David nodded slowly. “This is where I fell into the cave, isn’t it?” he asked slowly.
“Yes. The state wants to map out the interior since they own the land. They’ll probably turn it into a state park and sell tickets to people who want to tour it.”
David shuddered and lay back against the seat. He couldn’t imagine anybody paying to go down into the darkness of the cave. It was probably the same impulse that drove people to parachute out of airplanes or stay in a nuclear submarine for three-month stretches.
The cold lump eventually melted and released its grip on David’s spine once he had passed the small camp, but he watched the area out the back window until he couldn’t see it any longer.

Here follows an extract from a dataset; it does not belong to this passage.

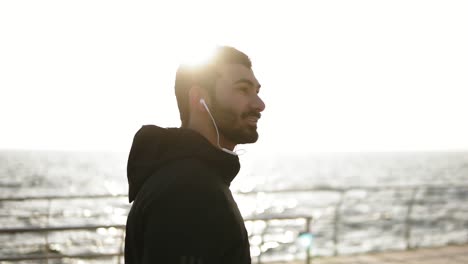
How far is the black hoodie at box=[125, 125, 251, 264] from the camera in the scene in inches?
51.3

He sighed as he turned forward. Settling into the seat, he saw he wasn’t looking at the back of his parents’ head. He was staring at the back of a pale-skinned Bow Clansman. He knew the man was a Bow Clansman because he wore a black tunic with red trim. All Bow Clansmen wore the same colored tunic. It was a symbol of the power of the dark kachinas just as the yellow-and-red tunic of the Sun Clan symbolized the power of the sun. The man was staring out of a cave shielding his face against the bright morning light.
How could David be seeing this? He was sitting in his father’s Cavalier driving towards Monticello not in a cave.
Adam had spoken of visions. Was this some sort of psychic vision? David almost laughed until he realized it wasn’t very funny. Was he actually seeing through someone else’s eyes?
Whose?
He could only see one of the Bow Clansmen, but there had been two Bow Clansmen last night. Was he seeing through the eyes of one of the Bow Clansmen? The thought chilled his spine again.
What would Adam think about this vision?
David didn’t really think it was a vision. If he could read people’s minds, wouldn’t he know how to handle Terrie better?
Then David remembered how when he was younger and his mother had misplaced a gold bracelet with intricate carvings. He had been the one who knew where the bracelet was. He had seen the bracelet in his mind even if he couldn’t actually see the jewelry with his eyes. There had been other times like that, too. He had known the exact grades his friends got on their tests before the teachers had handed them back. Once he had known lightning was going to strike a tree by Utah Lake. There were dozens of little things he hadn’t associated with psychic experiences until now.
But they had all been a long time ago. Nothing like that had happened since he was twelve. Since he was lost in the cave as a Boy Scout. David also remembered how he had seen the pale-skinned man sleeping in the cave before the Bow Clan had attacked him. At the time, he had thought it was part of his dream, now he knew differently. David had started having psychic visions again after he was rescued from a cave the second time.
David didn’t like coincidences. Loose threads were tying themselves together around him, but they were in a knot he couldn’t unravel. He didn’t seem to be in control of his life.
Why hadn’t he had any psychic visions in the time between the two instances he was lost in the caves?
Why had he had them at all?
CHAPTER 20
David’s legs tingled as if they had been asleep, but rather than fade, it became an ache. He climbed the stairs to his apartment lifting each leg as if he were trying to balance an egg on the top of his foot, then set his foot down on the next step and gradually shifted his weight onto it. The pain wasn’t so great when his legs gradually took on his weight. He also had to make sure his legs would support his weight. If his mother saw him fall, David would never be able to get his parents to leave.
And he certainly couldn’t have them around when the Bow Clan came back for him.
His pulse quickened as he slipped his key into the lock and turned the doorknob. His giddy feeling was his excitement to be out of the hospital. He swung open the door and wanted to run across the floor. He probably would have wound up laying on his back listening to his mother scolding if he had tried it.